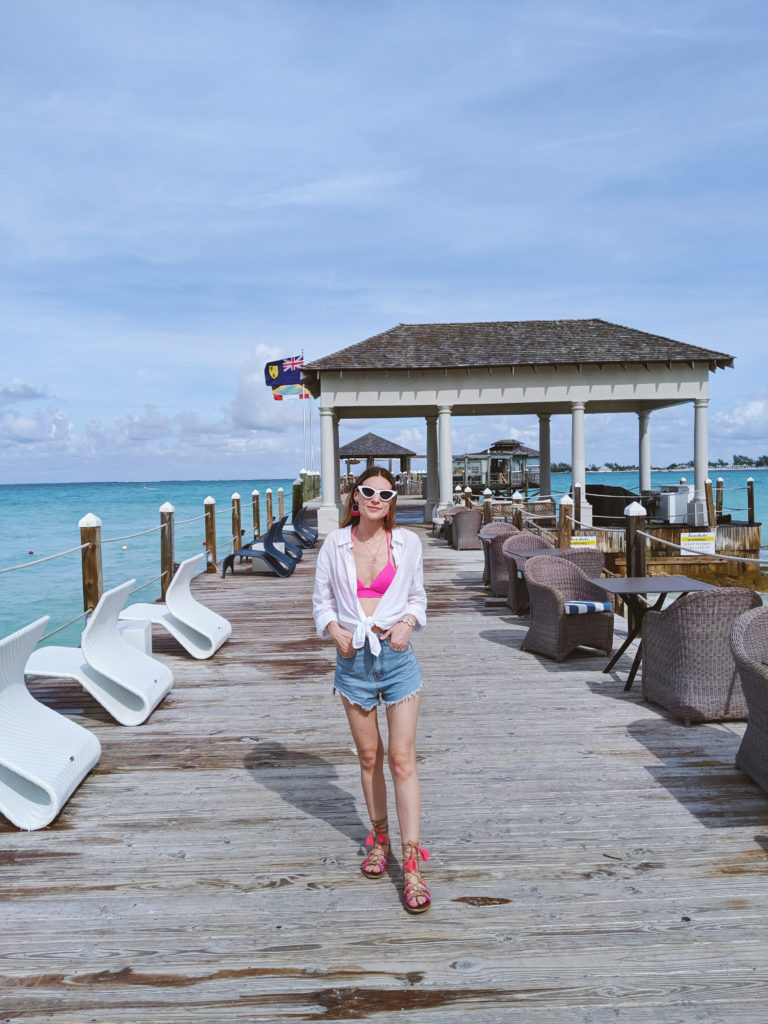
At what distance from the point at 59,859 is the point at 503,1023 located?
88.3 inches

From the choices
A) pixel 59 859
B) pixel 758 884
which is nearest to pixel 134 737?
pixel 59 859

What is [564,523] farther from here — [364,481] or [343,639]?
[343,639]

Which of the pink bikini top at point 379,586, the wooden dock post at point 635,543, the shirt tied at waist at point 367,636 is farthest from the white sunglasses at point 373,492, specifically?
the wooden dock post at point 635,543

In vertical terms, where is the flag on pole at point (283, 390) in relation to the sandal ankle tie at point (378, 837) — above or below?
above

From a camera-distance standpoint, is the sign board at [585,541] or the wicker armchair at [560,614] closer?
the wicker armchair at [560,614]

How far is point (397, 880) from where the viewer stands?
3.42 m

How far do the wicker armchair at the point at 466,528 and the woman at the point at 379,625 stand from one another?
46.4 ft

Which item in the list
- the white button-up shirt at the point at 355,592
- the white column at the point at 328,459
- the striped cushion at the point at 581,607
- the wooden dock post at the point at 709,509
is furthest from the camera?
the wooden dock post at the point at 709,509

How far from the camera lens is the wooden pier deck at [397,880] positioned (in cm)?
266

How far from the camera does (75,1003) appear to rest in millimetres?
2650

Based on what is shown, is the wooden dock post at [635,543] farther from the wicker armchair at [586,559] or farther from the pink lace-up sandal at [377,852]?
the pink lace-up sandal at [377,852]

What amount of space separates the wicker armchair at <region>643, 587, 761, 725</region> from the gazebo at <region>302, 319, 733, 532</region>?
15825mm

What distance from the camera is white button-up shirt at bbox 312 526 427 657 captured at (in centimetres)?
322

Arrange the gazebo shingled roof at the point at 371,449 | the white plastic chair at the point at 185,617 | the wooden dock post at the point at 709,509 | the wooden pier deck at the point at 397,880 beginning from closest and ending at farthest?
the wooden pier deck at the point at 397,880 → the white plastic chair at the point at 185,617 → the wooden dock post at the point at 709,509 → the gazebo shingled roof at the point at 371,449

::::

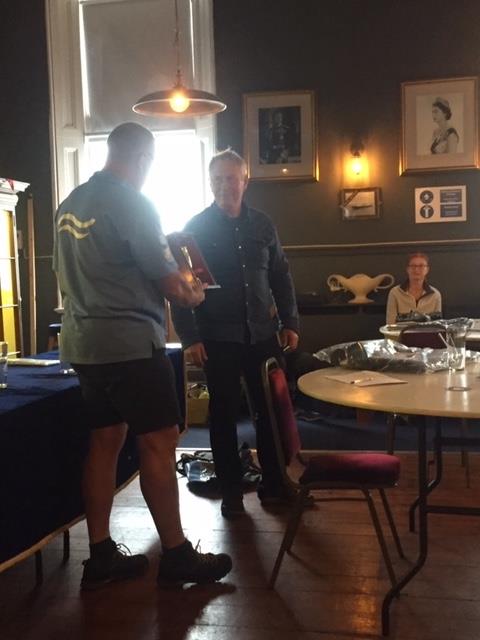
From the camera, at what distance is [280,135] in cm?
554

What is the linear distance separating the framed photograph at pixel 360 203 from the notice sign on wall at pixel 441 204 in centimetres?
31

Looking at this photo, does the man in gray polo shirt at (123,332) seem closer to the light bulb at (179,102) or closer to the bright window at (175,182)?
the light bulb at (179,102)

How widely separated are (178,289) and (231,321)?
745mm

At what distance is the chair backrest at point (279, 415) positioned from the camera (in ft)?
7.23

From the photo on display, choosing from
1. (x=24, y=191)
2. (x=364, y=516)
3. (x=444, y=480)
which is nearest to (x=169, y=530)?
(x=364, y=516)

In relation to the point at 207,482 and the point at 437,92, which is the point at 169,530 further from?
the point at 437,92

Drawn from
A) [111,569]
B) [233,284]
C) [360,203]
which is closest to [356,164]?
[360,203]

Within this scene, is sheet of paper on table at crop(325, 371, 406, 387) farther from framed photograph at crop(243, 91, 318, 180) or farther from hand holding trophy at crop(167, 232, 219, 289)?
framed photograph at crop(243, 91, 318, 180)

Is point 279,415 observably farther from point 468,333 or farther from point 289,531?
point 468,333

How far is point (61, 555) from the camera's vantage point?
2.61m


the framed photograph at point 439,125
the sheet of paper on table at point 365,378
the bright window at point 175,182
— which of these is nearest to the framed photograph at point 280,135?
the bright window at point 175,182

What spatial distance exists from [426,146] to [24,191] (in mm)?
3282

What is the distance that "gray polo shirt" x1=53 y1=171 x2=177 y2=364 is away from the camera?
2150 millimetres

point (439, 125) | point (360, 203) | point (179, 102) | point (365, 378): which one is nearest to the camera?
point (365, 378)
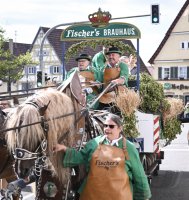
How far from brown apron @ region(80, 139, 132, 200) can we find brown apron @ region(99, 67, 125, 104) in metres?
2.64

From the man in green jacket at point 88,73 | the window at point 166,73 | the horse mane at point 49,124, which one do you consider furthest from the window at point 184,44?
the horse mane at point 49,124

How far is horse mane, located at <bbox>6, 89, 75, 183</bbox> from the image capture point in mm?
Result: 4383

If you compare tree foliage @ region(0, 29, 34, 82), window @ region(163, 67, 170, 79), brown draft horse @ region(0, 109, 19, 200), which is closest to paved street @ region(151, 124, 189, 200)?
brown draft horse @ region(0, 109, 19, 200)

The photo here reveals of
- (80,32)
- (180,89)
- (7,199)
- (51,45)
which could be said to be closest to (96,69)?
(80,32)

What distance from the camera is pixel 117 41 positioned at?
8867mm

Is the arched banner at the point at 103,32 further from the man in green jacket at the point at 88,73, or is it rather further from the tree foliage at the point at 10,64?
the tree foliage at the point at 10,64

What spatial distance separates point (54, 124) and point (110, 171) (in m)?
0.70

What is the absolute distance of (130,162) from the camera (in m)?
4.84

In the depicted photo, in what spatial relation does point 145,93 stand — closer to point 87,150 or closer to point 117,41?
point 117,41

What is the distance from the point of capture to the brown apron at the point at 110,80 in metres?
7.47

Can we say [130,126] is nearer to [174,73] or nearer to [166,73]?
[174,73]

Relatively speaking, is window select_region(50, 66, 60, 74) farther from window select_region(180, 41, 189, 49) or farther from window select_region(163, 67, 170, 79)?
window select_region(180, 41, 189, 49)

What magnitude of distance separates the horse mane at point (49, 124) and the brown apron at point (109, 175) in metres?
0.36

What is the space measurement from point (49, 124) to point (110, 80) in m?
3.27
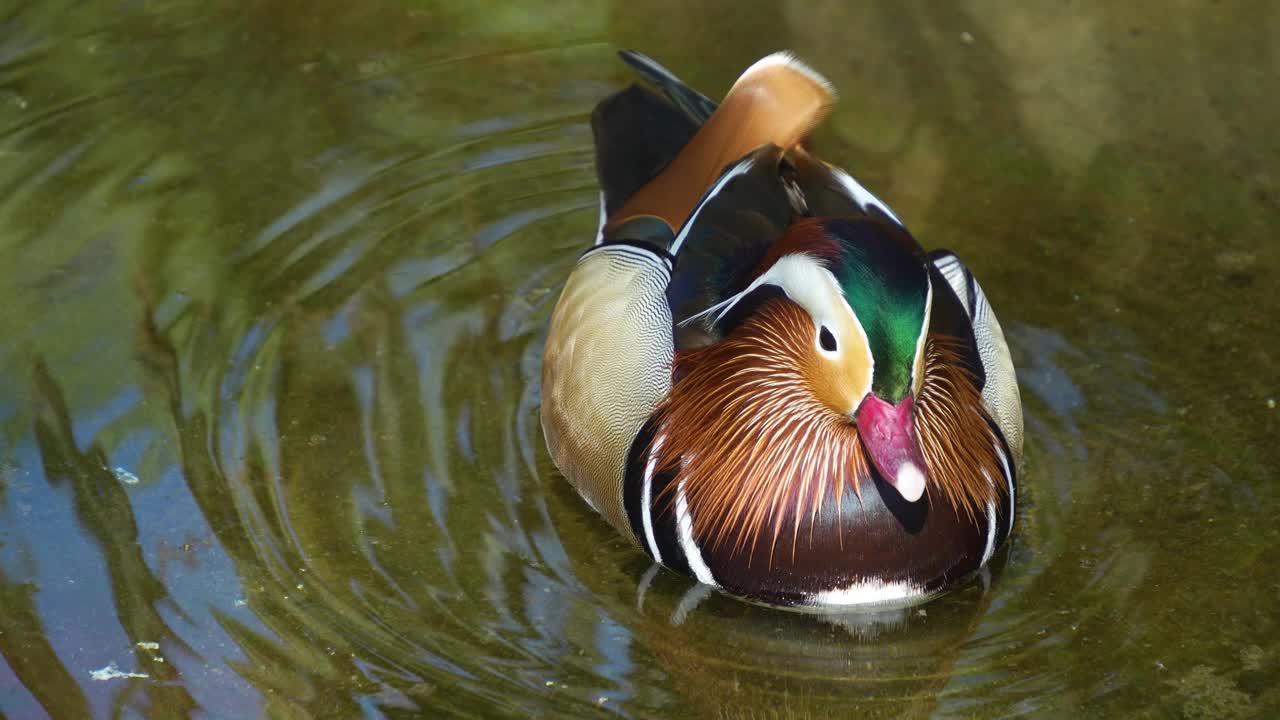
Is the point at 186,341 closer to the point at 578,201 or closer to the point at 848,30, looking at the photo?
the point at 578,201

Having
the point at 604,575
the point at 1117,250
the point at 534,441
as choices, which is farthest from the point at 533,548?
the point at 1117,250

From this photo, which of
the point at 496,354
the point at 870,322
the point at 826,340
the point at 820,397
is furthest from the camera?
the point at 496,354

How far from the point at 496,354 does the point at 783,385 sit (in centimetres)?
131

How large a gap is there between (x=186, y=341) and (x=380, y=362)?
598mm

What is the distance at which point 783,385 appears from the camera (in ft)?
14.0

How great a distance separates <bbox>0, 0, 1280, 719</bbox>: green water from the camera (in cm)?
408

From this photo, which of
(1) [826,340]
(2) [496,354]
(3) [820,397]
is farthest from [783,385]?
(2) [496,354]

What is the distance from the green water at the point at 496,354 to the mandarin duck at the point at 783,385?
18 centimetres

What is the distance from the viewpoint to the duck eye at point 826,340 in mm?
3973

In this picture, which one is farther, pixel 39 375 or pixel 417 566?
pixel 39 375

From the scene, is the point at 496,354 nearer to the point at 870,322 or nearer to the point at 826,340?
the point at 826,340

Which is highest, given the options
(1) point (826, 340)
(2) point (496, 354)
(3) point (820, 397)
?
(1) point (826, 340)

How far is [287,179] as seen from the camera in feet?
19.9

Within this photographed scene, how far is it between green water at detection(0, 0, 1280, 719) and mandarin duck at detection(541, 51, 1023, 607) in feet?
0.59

::::

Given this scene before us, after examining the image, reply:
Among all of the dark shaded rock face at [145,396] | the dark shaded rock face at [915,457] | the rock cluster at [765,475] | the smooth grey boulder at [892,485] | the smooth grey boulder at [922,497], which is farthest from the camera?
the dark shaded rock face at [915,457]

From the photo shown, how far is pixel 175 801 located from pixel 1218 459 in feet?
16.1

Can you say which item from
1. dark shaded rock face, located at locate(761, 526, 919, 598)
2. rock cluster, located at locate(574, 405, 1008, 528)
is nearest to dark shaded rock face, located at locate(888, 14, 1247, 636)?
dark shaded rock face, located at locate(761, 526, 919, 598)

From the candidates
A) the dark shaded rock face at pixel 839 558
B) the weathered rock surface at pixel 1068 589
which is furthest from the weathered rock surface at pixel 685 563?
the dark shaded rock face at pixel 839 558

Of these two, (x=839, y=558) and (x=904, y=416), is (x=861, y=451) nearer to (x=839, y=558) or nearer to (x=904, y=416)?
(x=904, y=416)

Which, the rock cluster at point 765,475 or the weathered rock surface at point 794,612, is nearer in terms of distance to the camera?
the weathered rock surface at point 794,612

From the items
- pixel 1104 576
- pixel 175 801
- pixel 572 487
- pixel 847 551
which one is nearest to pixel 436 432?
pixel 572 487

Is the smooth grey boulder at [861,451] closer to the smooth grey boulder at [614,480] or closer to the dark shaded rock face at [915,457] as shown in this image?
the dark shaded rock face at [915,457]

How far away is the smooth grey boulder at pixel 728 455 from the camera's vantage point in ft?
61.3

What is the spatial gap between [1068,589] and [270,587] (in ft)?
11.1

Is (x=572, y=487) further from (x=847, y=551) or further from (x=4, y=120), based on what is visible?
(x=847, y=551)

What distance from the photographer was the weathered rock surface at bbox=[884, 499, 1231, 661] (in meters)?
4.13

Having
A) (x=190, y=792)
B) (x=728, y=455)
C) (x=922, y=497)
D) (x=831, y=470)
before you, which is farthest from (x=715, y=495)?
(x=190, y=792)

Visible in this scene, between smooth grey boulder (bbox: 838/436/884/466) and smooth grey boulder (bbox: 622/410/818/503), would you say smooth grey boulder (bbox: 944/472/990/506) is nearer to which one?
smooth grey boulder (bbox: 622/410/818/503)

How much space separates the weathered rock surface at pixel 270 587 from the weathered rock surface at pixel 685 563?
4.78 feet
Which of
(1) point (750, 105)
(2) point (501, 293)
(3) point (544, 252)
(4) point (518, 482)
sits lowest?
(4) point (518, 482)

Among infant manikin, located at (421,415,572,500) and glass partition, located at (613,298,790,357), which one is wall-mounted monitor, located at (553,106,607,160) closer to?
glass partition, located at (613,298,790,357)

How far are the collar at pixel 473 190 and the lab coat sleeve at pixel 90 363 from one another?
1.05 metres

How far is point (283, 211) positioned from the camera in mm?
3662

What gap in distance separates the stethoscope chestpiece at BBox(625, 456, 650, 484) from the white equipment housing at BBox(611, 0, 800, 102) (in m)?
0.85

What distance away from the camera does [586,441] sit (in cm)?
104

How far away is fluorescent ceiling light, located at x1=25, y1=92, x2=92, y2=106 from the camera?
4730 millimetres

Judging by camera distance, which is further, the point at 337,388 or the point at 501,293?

::::

*DIRECTIVE*: Copy out in full every row above that contains the word "scene".

*THE OUTPUT*:
Within this scene, is sheet of paper on table at crop(325, 371, 406, 387) farther from framed photograph at crop(243, 91, 318, 180) or farther from hand holding trophy at crop(167, 232, 219, 289)?
From the scene, is the point at 496,354 nearer to the point at 870,322 or nearer to the point at 826,340?
Within this photographed scene, how far is it between green water at detection(0, 0, 1280, 719) and mandarin duck at detection(541, 51, 1023, 607) in feet?
Given this scene before us, after examining the image, reply:
Visible in this scene, between smooth grey boulder (bbox: 838/436/884/466) and smooth grey boulder (bbox: 622/410/818/503), would you say smooth grey boulder (bbox: 944/472/990/506) is nearer to which one?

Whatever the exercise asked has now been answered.